- Italian film poster for La malavita attacca... la polizia risponde!
- Directed by: Mario Caiano
- Screenplay by: Paolo Barberio; Mario Caiano;
- Story by: Paolo Barberio
- Starring: Leonardo Manzella; John Steiner; Maria Rosaria Omaggio; Chris Avram; Ettore Manni;
- Cinematography: Pier Luigi Santi
- Edited by: Renato Cinquini
- Music by: Lallo Gori
- Production companies: Capitol International; Jarama Film;
- Distributed by: Capitol Film
- Release date: August 24, 1977 (Italy);
- Country: Italy
- Box office: ₤692 million

= La malavita attacca... la polizia risponde! =

La malavita attacca... la polizia risponde! (The Criminals Attack, The Police Respond) is a 1977 Italian poliziottesco film directed by Mario Caiano.

== Cast ==

- Leonard Mann: Commissioner Baldi
- John Steiner: Rudy
- Maria Rosaria Omaggio: Laura Olivieri
- Chris Avram: Prof.
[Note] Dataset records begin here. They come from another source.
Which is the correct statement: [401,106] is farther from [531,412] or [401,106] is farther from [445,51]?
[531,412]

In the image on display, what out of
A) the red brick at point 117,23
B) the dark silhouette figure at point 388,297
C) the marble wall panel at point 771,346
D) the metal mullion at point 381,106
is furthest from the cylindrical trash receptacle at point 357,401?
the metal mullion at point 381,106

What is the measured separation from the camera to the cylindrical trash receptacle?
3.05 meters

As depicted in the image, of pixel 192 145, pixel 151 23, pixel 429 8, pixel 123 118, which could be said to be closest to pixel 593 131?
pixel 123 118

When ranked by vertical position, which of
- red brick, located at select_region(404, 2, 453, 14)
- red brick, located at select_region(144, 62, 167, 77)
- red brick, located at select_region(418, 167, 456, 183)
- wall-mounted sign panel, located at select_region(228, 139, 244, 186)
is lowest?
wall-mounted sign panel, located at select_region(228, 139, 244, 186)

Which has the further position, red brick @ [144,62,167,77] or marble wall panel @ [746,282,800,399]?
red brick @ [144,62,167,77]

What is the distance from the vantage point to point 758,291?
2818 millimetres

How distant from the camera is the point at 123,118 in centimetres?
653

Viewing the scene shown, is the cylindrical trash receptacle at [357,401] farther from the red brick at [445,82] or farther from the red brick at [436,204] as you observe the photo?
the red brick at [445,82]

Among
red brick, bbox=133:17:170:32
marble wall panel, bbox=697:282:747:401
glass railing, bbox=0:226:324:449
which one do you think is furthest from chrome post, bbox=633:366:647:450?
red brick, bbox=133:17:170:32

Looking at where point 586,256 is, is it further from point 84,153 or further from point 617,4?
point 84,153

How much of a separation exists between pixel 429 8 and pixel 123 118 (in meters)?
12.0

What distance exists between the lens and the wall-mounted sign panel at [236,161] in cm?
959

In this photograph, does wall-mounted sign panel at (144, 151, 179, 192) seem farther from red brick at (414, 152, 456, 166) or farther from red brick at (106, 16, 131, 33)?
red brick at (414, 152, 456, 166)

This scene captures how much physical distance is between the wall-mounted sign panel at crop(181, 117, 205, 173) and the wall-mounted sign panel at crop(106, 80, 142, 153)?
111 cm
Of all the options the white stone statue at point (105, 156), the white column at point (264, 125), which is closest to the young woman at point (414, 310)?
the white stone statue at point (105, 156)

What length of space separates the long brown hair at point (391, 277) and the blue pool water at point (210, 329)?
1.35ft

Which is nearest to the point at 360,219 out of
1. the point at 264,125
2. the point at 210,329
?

Salviati aka 'The Prince'
- Ettore Manni: Rampelli
- Liana Trouche: Irene Baldi
- Corrado Gaipa: the Doctor

==Release==
La malavita attacca... la polizia risponde was distributed in Italy by Capitol Film and released on August 24, 1977. It grossed a total of 692,879,780 Italian lire. It was director Mario Caiano's last film released theatrically.